アイエイアイ初となる無線化プロジェクト
我々の注力製品である、2点間移動に特化したコントローラー一体型のアクチュエーター「エレシリンダー」。このエレシリンダーに、動作条件や位置情報等を教えるティーチングなどを、もっと簡単に行いたいという要望があがりました。
そこで、これまでの有線から、無線化したタッチパネル式ティーチングボックスを開発することになりました。
プロジェクトがスタートした2016年当時、アイエイアイが製造する産業用ロボットの無線化は未知の挑戦であり、業界内でもまだ珍しいものでした。私はハードウェア・ソフトウェア・無線開発3チームを率いるリーダーとして、計画の策定と実行管理、製品全体の仕様の策定、ハードウェア設計成果の評価とレビューなどを担当しました。
「未経験からの挑戦」で致命的なトラブルを乗り越える
開発目的は、データ設定、エレシリンダーのモニタリング、ティーチングを簡単に行えるようにすること。モニターの画面設計は、お客様の立場に近い営業部や販売部の意見を参考にし、操作性、視認性、表示する言葉選びなどに注意しながら開発を進めました。
一番の苦労は無線化でした。複数台のエレシリンダーを接続すると、数日に1回、接続が途切れる問題が発生。スマートフォンであれば通信が一瞬途切れても問題ありませんが、産業用ロボットにおいては、決して許されるものではありません。
これまでの電子回路とは異なり、無線機器の障害調査や解析の経験がないため、プロジェクトが停滞。新たに無線専用の計測器や解析ソフトを何種類も導入し、接続が途切れた瞬間に何が起きたのかを徹底的に調査、解析しました。

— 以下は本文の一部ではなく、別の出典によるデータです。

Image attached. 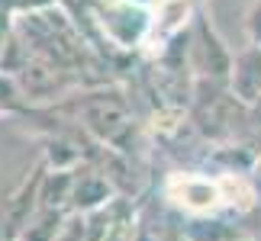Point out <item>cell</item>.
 Returning a JSON list of instances; mask_svg holds the SVG:
<instances>
[{
  "label": "cell",
  "mask_w": 261,
  "mask_h": 241,
  "mask_svg": "<svg viewBox=\"0 0 261 241\" xmlns=\"http://www.w3.org/2000/svg\"><path fill=\"white\" fill-rule=\"evenodd\" d=\"M165 196L171 199V206L184 209L190 216H210L229 206L223 177H206V174H171L165 184Z\"/></svg>",
  "instance_id": "1"
},
{
  "label": "cell",
  "mask_w": 261,
  "mask_h": 241,
  "mask_svg": "<svg viewBox=\"0 0 261 241\" xmlns=\"http://www.w3.org/2000/svg\"><path fill=\"white\" fill-rule=\"evenodd\" d=\"M84 225H87V241H136L139 235L136 216L123 199H113V203L94 209L84 219Z\"/></svg>",
  "instance_id": "2"
},
{
  "label": "cell",
  "mask_w": 261,
  "mask_h": 241,
  "mask_svg": "<svg viewBox=\"0 0 261 241\" xmlns=\"http://www.w3.org/2000/svg\"><path fill=\"white\" fill-rule=\"evenodd\" d=\"M136 241H155V238L148 235V232H142V228H139V235H136Z\"/></svg>",
  "instance_id": "3"
},
{
  "label": "cell",
  "mask_w": 261,
  "mask_h": 241,
  "mask_svg": "<svg viewBox=\"0 0 261 241\" xmlns=\"http://www.w3.org/2000/svg\"><path fill=\"white\" fill-rule=\"evenodd\" d=\"M171 241H184V238H171Z\"/></svg>",
  "instance_id": "4"
}]
</instances>
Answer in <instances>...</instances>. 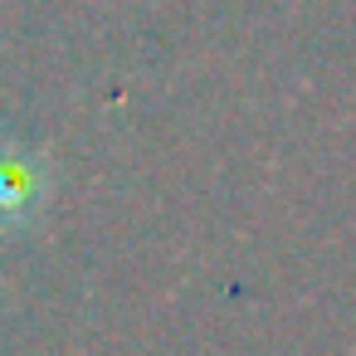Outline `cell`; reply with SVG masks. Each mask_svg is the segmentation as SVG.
I'll return each instance as SVG.
<instances>
[{
	"label": "cell",
	"mask_w": 356,
	"mask_h": 356,
	"mask_svg": "<svg viewBox=\"0 0 356 356\" xmlns=\"http://www.w3.org/2000/svg\"><path fill=\"white\" fill-rule=\"evenodd\" d=\"M40 195V171L25 156H0V215H25Z\"/></svg>",
	"instance_id": "1"
}]
</instances>
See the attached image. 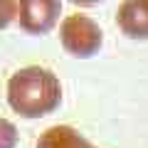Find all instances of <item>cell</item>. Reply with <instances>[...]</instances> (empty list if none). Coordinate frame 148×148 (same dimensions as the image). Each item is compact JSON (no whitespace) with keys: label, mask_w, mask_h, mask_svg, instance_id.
<instances>
[{"label":"cell","mask_w":148,"mask_h":148,"mask_svg":"<svg viewBox=\"0 0 148 148\" xmlns=\"http://www.w3.org/2000/svg\"><path fill=\"white\" fill-rule=\"evenodd\" d=\"M62 101L57 74L47 67H22L8 79V104L22 119H42Z\"/></svg>","instance_id":"obj_1"},{"label":"cell","mask_w":148,"mask_h":148,"mask_svg":"<svg viewBox=\"0 0 148 148\" xmlns=\"http://www.w3.org/2000/svg\"><path fill=\"white\" fill-rule=\"evenodd\" d=\"M59 40L62 47L67 49L72 57L86 59L91 54H96L104 42V32L96 25V20H91L89 15H67L59 25Z\"/></svg>","instance_id":"obj_2"},{"label":"cell","mask_w":148,"mask_h":148,"mask_svg":"<svg viewBox=\"0 0 148 148\" xmlns=\"http://www.w3.org/2000/svg\"><path fill=\"white\" fill-rule=\"evenodd\" d=\"M62 15V0H20L17 20L27 35H47Z\"/></svg>","instance_id":"obj_3"},{"label":"cell","mask_w":148,"mask_h":148,"mask_svg":"<svg viewBox=\"0 0 148 148\" xmlns=\"http://www.w3.org/2000/svg\"><path fill=\"white\" fill-rule=\"evenodd\" d=\"M116 22L131 40H148V0H123L119 5Z\"/></svg>","instance_id":"obj_4"},{"label":"cell","mask_w":148,"mask_h":148,"mask_svg":"<svg viewBox=\"0 0 148 148\" xmlns=\"http://www.w3.org/2000/svg\"><path fill=\"white\" fill-rule=\"evenodd\" d=\"M37 148H96L72 126H52L37 138Z\"/></svg>","instance_id":"obj_5"},{"label":"cell","mask_w":148,"mask_h":148,"mask_svg":"<svg viewBox=\"0 0 148 148\" xmlns=\"http://www.w3.org/2000/svg\"><path fill=\"white\" fill-rule=\"evenodd\" d=\"M17 146V128L12 121L0 119V148H15Z\"/></svg>","instance_id":"obj_6"},{"label":"cell","mask_w":148,"mask_h":148,"mask_svg":"<svg viewBox=\"0 0 148 148\" xmlns=\"http://www.w3.org/2000/svg\"><path fill=\"white\" fill-rule=\"evenodd\" d=\"M17 17V0H0V30H5Z\"/></svg>","instance_id":"obj_7"},{"label":"cell","mask_w":148,"mask_h":148,"mask_svg":"<svg viewBox=\"0 0 148 148\" xmlns=\"http://www.w3.org/2000/svg\"><path fill=\"white\" fill-rule=\"evenodd\" d=\"M74 5H84V8H89V5H96V3H101V0H72Z\"/></svg>","instance_id":"obj_8"}]
</instances>
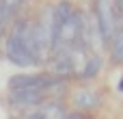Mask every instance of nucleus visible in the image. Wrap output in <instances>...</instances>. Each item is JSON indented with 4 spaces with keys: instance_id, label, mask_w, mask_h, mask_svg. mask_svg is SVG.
<instances>
[{
    "instance_id": "obj_2",
    "label": "nucleus",
    "mask_w": 123,
    "mask_h": 119,
    "mask_svg": "<svg viewBox=\"0 0 123 119\" xmlns=\"http://www.w3.org/2000/svg\"><path fill=\"white\" fill-rule=\"evenodd\" d=\"M82 43V15L69 0L54 4V52Z\"/></svg>"
},
{
    "instance_id": "obj_1",
    "label": "nucleus",
    "mask_w": 123,
    "mask_h": 119,
    "mask_svg": "<svg viewBox=\"0 0 123 119\" xmlns=\"http://www.w3.org/2000/svg\"><path fill=\"white\" fill-rule=\"evenodd\" d=\"M4 56L15 67H35L39 65L35 39H32V22L30 20H17L6 35L4 43Z\"/></svg>"
},
{
    "instance_id": "obj_4",
    "label": "nucleus",
    "mask_w": 123,
    "mask_h": 119,
    "mask_svg": "<svg viewBox=\"0 0 123 119\" xmlns=\"http://www.w3.org/2000/svg\"><path fill=\"white\" fill-rule=\"evenodd\" d=\"M93 15H95V20H97V26H99V30H102L104 41L110 46L112 39L121 33V20H119V15H117L115 2H112V0H95Z\"/></svg>"
},
{
    "instance_id": "obj_10",
    "label": "nucleus",
    "mask_w": 123,
    "mask_h": 119,
    "mask_svg": "<svg viewBox=\"0 0 123 119\" xmlns=\"http://www.w3.org/2000/svg\"><path fill=\"white\" fill-rule=\"evenodd\" d=\"M112 2H115V9H117L119 20H123V0H112Z\"/></svg>"
},
{
    "instance_id": "obj_3",
    "label": "nucleus",
    "mask_w": 123,
    "mask_h": 119,
    "mask_svg": "<svg viewBox=\"0 0 123 119\" xmlns=\"http://www.w3.org/2000/svg\"><path fill=\"white\" fill-rule=\"evenodd\" d=\"M32 39L39 63L54 54V4H45L39 17L32 22Z\"/></svg>"
},
{
    "instance_id": "obj_9",
    "label": "nucleus",
    "mask_w": 123,
    "mask_h": 119,
    "mask_svg": "<svg viewBox=\"0 0 123 119\" xmlns=\"http://www.w3.org/2000/svg\"><path fill=\"white\" fill-rule=\"evenodd\" d=\"M67 119H91V117H89V113H80V111H76V113H69Z\"/></svg>"
},
{
    "instance_id": "obj_6",
    "label": "nucleus",
    "mask_w": 123,
    "mask_h": 119,
    "mask_svg": "<svg viewBox=\"0 0 123 119\" xmlns=\"http://www.w3.org/2000/svg\"><path fill=\"white\" fill-rule=\"evenodd\" d=\"M71 102H74L76 111H80V113H91V111L99 108V104H102V95H99L93 87H80V89L74 91Z\"/></svg>"
},
{
    "instance_id": "obj_7",
    "label": "nucleus",
    "mask_w": 123,
    "mask_h": 119,
    "mask_svg": "<svg viewBox=\"0 0 123 119\" xmlns=\"http://www.w3.org/2000/svg\"><path fill=\"white\" fill-rule=\"evenodd\" d=\"M35 113L39 115V119H67V108L58 102V100H45L41 106L35 108Z\"/></svg>"
},
{
    "instance_id": "obj_5",
    "label": "nucleus",
    "mask_w": 123,
    "mask_h": 119,
    "mask_svg": "<svg viewBox=\"0 0 123 119\" xmlns=\"http://www.w3.org/2000/svg\"><path fill=\"white\" fill-rule=\"evenodd\" d=\"M45 100H48V95L41 89H30V87L9 89V93H6V102L13 108H37Z\"/></svg>"
},
{
    "instance_id": "obj_11",
    "label": "nucleus",
    "mask_w": 123,
    "mask_h": 119,
    "mask_svg": "<svg viewBox=\"0 0 123 119\" xmlns=\"http://www.w3.org/2000/svg\"><path fill=\"white\" fill-rule=\"evenodd\" d=\"M117 91L123 93V74H121V78H119V82H117Z\"/></svg>"
},
{
    "instance_id": "obj_8",
    "label": "nucleus",
    "mask_w": 123,
    "mask_h": 119,
    "mask_svg": "<svg viewBox=\"0 0 123 119\" xmlns=\"http://www.w3.org/2000/svg\"><path fill=\"white\" fill-rule=\"evenodd\" d=\"M99 72H102V56H99L97 52H89V56H86L84 65H82V69H80V76H78V78L91 80V78H95Z\"/></svg>"
}]
</instances>
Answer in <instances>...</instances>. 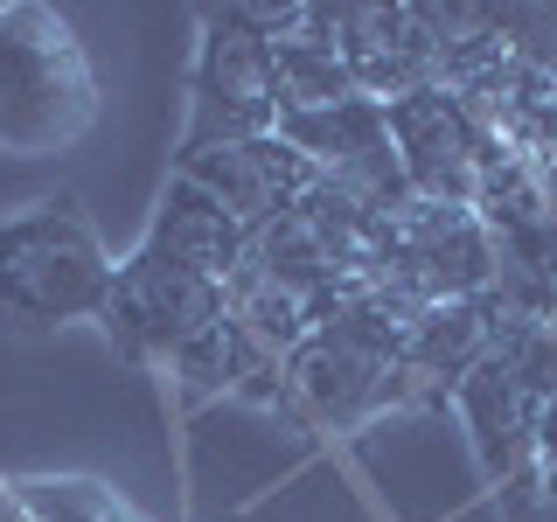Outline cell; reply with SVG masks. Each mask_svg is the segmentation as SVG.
<instances>
[{
	"label": "cell",
	"instance_id": "3957f363",
	"mask_svg": "<svg viewBox=\"0 0 557 522\" xmlns=\"http://www.w3.org/2000/svg\"><path fill=\"white\" fill-rule=\"evenodd\" d=\"M265 133H278V84H272L265 14L258 8H202L182 153L237 147V139H265Z\"/></svg>",
	"mask_w": 557,
	"mask_h": 522
},
{
	"label": "cell",
	"instance_id": "277c9868",
	"mask_svg": "<svg viewBox=\"0 0 557 522\" xmlns=\"http://www.w3.org/2000/svg\"><path fill=\"white\" fill-rule=\"evenodd\" d=\"M209 321H223V286L202 278V272L168 265L161 251H147V244H139L133 258H119L104 313H98L104 341H112L126 362H139V370H168Z\"/></svg>",
	"mask_w": 557,
	"mask_h": 522
},
{
	"label": "cell",
	"instance_id": "ba28073f",
	"mask_svg": "<svg viewBox=\"0 0 557 522\" xmlns=\"http://www.w3.org/2000/svg\"><path fill=\"white\" fill-rule=\"evenodd\" d=\"M168 376L182 383L188 397H244V405H265V411H293L286 390V356H272L251 327H237L231 313L209 321L182 356L168 362Z\"/></svg>",
	"mask_w": 557,
	"mask_h": 522
},
{
	"label": "cell",
	"instance_id": "8992f818",
	"mask_svg": "<svg viewBox=\"0 0 557 522\" xmlns=\"http://www.w3.org/2000/svg\"><path fill=\"white\" fill-rule=\"evenodd\" d=\"M174 174L182 182H196L202 196H216L231 216L244 223V231H265V223H278V216H293L300 209V196L313 188V167L293 139H278V133H265V139H237V147H196V153H174Z\"/></svg>",
	"mask_w": 557,
	"mask_h": 522
},
{
	"label": "cell",
	"instance_id": "6da1fadb",
	"mask_svg": "<svg viewBox=\"0 0 557 522\" xmlns=\"http://www.w3.org/2000/svg\"><path fill=\"white\" fill-rule=\"evenodd\" d=\"M98 126V77L70 14L42 0L0 8V153H63Z\"/></svg>",
	"mask_w": 557,
	"mask_h": 522
},
{
	"label": "cell",
	"instance_id": "7c38bea8",
	"mask_svg": "<svg viewBox=\"0 0 557 522\" xmlns=\"http://www.w3.org/2000/svg\"><path fill=\"white\" fill-rule=\"evenodd\" d=\"M0 522H28V501H22V481H0Z\"/></svg>",
	"mask_w": 557,
	"mask_h": 522
},
{
	"label": "cell",
	"instance_id": "52a82bcc",
	"mask_svg": "<svg viewBox=\"0 0 557 522\" xmlns=\"http://www.w3.org/2000/svg\"><path fill=\"white\" fill-rule=\"evenodd\" d=\"M502 300L495 293H474V300H440L411 321L405 335V405H453L474 362L495 348L502 335Z\"/></svg>",
	"mask_w": 557,
	"mask_h": 522
},
{
	"label": "cell",
	"instance_id": "7a4b0ae2",
	"mask_svg": "<svg viewBox=\"0 0 557 522\" xmlns=\"http://www.w3.org/2000/svg\"><path fill=\"white\" fill-rule=\"evenodd\" d=\"M112 272L119 265L77 196H42L0 216V321L8 327L49 335L70 321H98Z\"/></svg>",
	"mask_w": 557,
	"mask_h": 522
},
{
	"label": "cell",
	"instance_id": "8fae6325",
	"mask_svg": "<svg viewBox=\"0 0 557 522\" xmlns=\"http://www.w3.org/2000/svg\"><path fill=\"white\" fill-rule=\"evenodd\" d=\"M495 509H502V522H557V501L536 495L530 474L509 481V487H495Z\"/></svg>",
	"mask_w": 557,
	"mask_h": 522
},
{
	"label": "cell",
	"instance_id": "5b68a950",
	"mask_svg": "<svg viewBox=\"0 0 557 522\" xmlns=\"http://www.w3.org/2000/svg\"><path fill=\"white\" fill-rule=\"evenodd\" d=\"M391 119V147L397 167H405V188L418 202H446V209H474V182L495 153H509L495 133L467 112L446 84H425V91H405L383 104Z\"/></svg>",
	"mask_w": 557,
	"mask_h": 522
},
{
	"label": "cell",
	"instance_id": "4fadbf2b",
	"mask_svg": "<svg viewBox=\"0 0 557 522\" xmlns=\"http://www.w3.org/2000/svg\"><path fill=\"white\" fill-rule=\"evenodd\" d=\"M530 167H536V188H544L550 216H557V153H550V161H530Z\"/></svg>",
	"mask_w": 557,
	"mask_h": 522
},
{
	"label": "cell",
	"instance_id": "9c48e42d",
	"mask_svg": "<svg viewBox=\"0 0 557 522\" xmlns=\"http://www.w3.org/2000/svg\"><path fill=\"white\" fill-rule=\"evenodd\" d=\"M139 244L161 251L168 265H182V272L216 278V286H231L237 265L251 258V231H244L216 196H202L196 182H182V174H168V196H161V209H153V223H147Z\"/></svg>",
	"mask_w": 557,
	"mask_h": 522
},
{
	"label": "cell",
	"instance_id": "30bf717a",
	"mask_svg": "<svg viewBox=\"0 0 557 522\" xmlns=\"http://www.w3.org/2000/svg\"><path fill=\"white\" fill-rule=\"evenodd\" d=\"M22 501H28V522H139L98 481H22Z\"/></svg>",
	"mask_w": 557,
	"mask_h": 522
},
{
	"label": "cell",
	"instance_id": "5bb4252c",
	"mask_svg": "<svg viewBox=\"0 0 557 522\" xmlns=\"http://www.w3.org/2000/svg\"><path fill=\"white\" fill-rule=\"evenodd\" d=\"M530 487H536L544 501H557V467H530Z\"/></svg>",
	"mask_w": 557,
	"mask_h": 522
}]
</instances>
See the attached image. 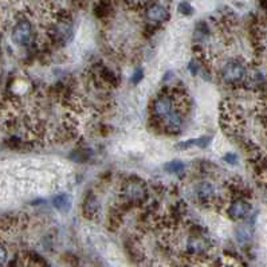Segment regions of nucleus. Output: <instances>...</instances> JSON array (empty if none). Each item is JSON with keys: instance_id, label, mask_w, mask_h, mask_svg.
I'll return each instance as SVG.
<instances>
[{"instance_id": "nucleus-1", "label": "nucleus", "mask_w": 267, "mask_h": 267, "mask_svg": "<svg viewBox=\"0 0 267 267\" xmlns=\"http://www.w3.org/2000/svg\"><path fill=\"white\" fill-rule=\"evenodd\" d=\"M122 196L130 204H141L148 197V188L142 180L130 179L122 187Z\"/></svg>"}, {"instance_id": "nucleus-2", "label": "nucleus", "mask_w": 267, "mask_h": 267, "mask_svg": "<svg viewBox=\"0 0 267 267\" xmlns=\"http://www.w3.org/2000/svg\"><path fill=\"white\" fill-rule=\"evenodd\" d=\"M51 38L54 39L57 43L65 45V43L70 42L71 38L74 35V30H73V25H71L70 18L62 17L59 18L58 22L51 27Z\"/></svg>"}, {"instance_id": "nucleus-3", "label": "nucleus", "mask_w": 267, "mask_h": 267, "mask_svg": "<svg viewBox=\"0 0 267 267\" xmlns=\"http://www.w3.org/2000/svg\"><path fill=\"white\" fill-rule=\"evenodd\" d=\"M246 77V67L238 61H231L223 67L221 78L227 84H238Z\"/></svg>"}, {"instance_id": "nucleus-4", "label": "nucleus", "mask_w": 267, "mask_h": 267, "mask_svg": "<svg viewBox=\"0 0 267 267\" xmlns=\"http://www.w3.org/2000/svg\"><path fill=\"white\" fill-rule=\"evenodd\" d=\"M33 37V26L29 21H19L15 25L11 34L14 43H17L19 46H27Z\"/></svg>"}, {"instance_id": "nucleus-5", "label": "nucleus", "mask_w": 267, "mask_h": 267, "mask_svg": "<svg viewBox=\"0 0 267 267\" xmlns=\"http://www.w3.org/2000/svg\"><path fill=\"white\" fill-rule=\"evenodd\" d=\"M173 110V101L169 96L159 97L153 102V114L157 120H165Z\"/></svg>"}, {"instance_id": "nucleus-6", "label": "nucleus", "mask_w": 267, "mask_h": 267, "mask_svg": "<svg viewBox=\"0 0 267 267\" xmlns=\"http://www.w3.org/2000/svg\"><path fill=\"white\" fill-rule=\"evenodd\" d=\"M251 212V204L244 199H236L228 205L227 213L231 219L239 220V219H244L250 215Z\"/></svg>"}, {"instance_id": "nucleus-7", "label": "nucleus", "mask_w": 267, "mask_h": 267, "mask_svg": "<svg viewBox=\"0 0 267 267\" xmlns=\"http://www.w3.org/2000/svg\"><path fill=\"white\" fill-rule=\"evenodd\" d=\"M146 18L148 21L153 23H163L169 18L168 10L161 5H152L146 10Z\"/></svg>"}, {"instance_id": "nucleus-8", "label": "nucleus", "mask_w": 267, "mask_h": 267, "mask_svg": "<svg viewBox=\"0 0 267 267\" xmlns=\"http://www.w3.org/2000/svg\"><path fill=\"white\" fill-rule=\"evenodd\" d=\"M100 213V204L94 195H89L84 201V215L89 219H94Z\"/></svg>"}, {"instance_id": "nucleus-9", "label": "nucleus", "mask_w": 267, "mask_h": 267, "mask_svg": "<svg viewBox=\"0 0 267 267\" xmlns=\"http://www.w3.org/2000/svg\"><path fill=\"white\" fill-rule=\"evenodd\" d=\"M195 192L200 200H209L215 196V188L208 181H201L195 187Z\"/></svg>"}, {"instance_id": "nucleus-10", "label": "nucleus", "mask_w": 267, "mask_h": 267, "mask_svg": "<svg viewBox=\"0 0 267 267\" xmlns=\"http://www.w3.org/2000/svg\"><path fill=\"white\" fill-rule=\"evenodd\" d=\"M51 203L54 205V208H57L61 212H67L71 208V197L67 193H58V195H55L53 197Z\"/></svg>"}, {"instance_id": "nucleus-11", "label": "nucleus", "mask_w": 267, "mask_h": 267, "mask_svg": "<svg viewBox=\"0 0 267 267\" xmlns=\"http://www.w3.org/2000/svg\"><path fill=\"white\" fill-rule=\"evenodd\" d=\"M252 235H254V230H252V227H250V225H240L235 231L236 242L239 244H242V246H244V244L250 242L251 239H252Z\"/></svg>"}, {"instance_id": "nucleus-12", "label": "nucleus", "mask_w": 267, "mask_h": 267, "mask_svg": "<svg viewBox=\"0 0 267 267\" xmlns=\"http://www.w3.org/2000/svg\"><path fill=\"white\" fill-rule=\"evenodd\" d=\"M211 142V137H199V138H191V140H187V141H181L180 144H177V148L179 149H187V148H191V146H200V148H205L207 145H209Z\"/></svg>"}, {"instance_id": "nucleus-13", "label": "nucleus", "mask_w": 267, "mask_h": 267, "mask_svg": "<svg viewBox=\"0 0 267 267\" xmlns=\"http://www.w3.org/2000/svg\"><path fill=\"white\" fill-rule=\"evenodd\" d=\"M184 165L183 161H180V160H173V161H169L164 165V169L168 172V173H181L184 171Z\"/></svg>"}, {"instance_id": "nucleus-14", "label": "nucleus", "mask_w": 267, "mask_h": 267, "mask_svg": "<svg viewBox=\"0 0 267 267\" xmlns=\"http://www.w3.org/2000/svg\"><path fill=\"white\" fill-rule=\"evenodd\" d=\"M193 6L189 3V2H180L179 6H177V13L181 14V15H184V17H191L193 14Z\"/></svg>"}, {"instance_id": "nucleus-15", "label": "nucleus", "mask_w": 267, "mask_h": 267, "mask_svg": "<svg viewBox=\"0 0 267 267\" xmlns=\"http://www.w3.org/2000/svg\"><path fill=\"white\" fill-rule=\"evenodd\" d=\"M142 78H144V71H142V69H136L133 74H132V77H130V82L133 85H138L142 81Z\"/></svg>"}, {"instance_id": "nucleus-16", "label": "nucleus", "mask_w": 267, "mask_h": 267, "mask_svg": "<svg viewBox=\"0 0 267 267\" xmlns=\"http://www.w3.org/2000/svg\"><path fill=\"white\" fill-rule=\"evenodd\" d=\"M223 160H224L225 163L235 164L236 163V160H238V156L235 155V153H227V155H224Z\"/></svg>"}, {"instance_id": "nucleus-17", "label": "nucleus", "mask_w": 267, "mask_h": 267, "mask_svg": "<svg viewBox=\"0 0 267 267\" xmlns=\"http://www.w3.org/2000/svg\"><path fill=\"white\" fill-rule=\"evenodd\" d=\"M199 70H200V66L197 65V62H195V61L189 62V71H191V74L197 75L199 74Z\"/></svg>"}]
</instances>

複合的な要素が絡み合い、1つを解決すれば、また別の問題が起こるという状態が何か月も続きました。それでも、発売まであとわずかというタイミングで接続が途切れる瞬間を突き止めることができ、ソフトウェア処理を変更することにより、問題を解決することができました。
「技術者都合」と「顧客視点」のせめぎ合い
製品開発では、評価試験において想定した性能が出ない、計画不備のため納期が遅れるといった、さまざまな問題が発生します。明確な答えがなかったり、その時点では正解が分からなかったりする中で、リーダーとして決断を下さなければならない場面が多々あります。
そんなときは、「製品の開発目的」「技術者都合ではなく、顧客視点で考える」を判断基準とし、品質、コスト、納期のバランスを考えて、決断するように心がけています。判断基準からずれていなければ、良い妥協も必要です。しかし、開発目的を達成しておらず、顧客視点を欠いている場合は諦めてはいけません。
完成した製品はトラブルもほとんどなく、お客様から好評だと聞いています。アイエイアイとして初の無線化を実現したわけですが、現在ではエレシリンダーの約3割が無線対応製品になりました。本プロジェクトがその礎になったことに、強い達成感と喜びを感じています。
いつもは自ら行う電子回路の設計を初めてチームメンバーに任せ、プロジェクトの成功に全力を注いだという経験は、私自身を技術者として大きく成長させてくれました。無線機器に関するさまざまな知見を得ることもでき、私にとって印象に残るプロジェクトになりました。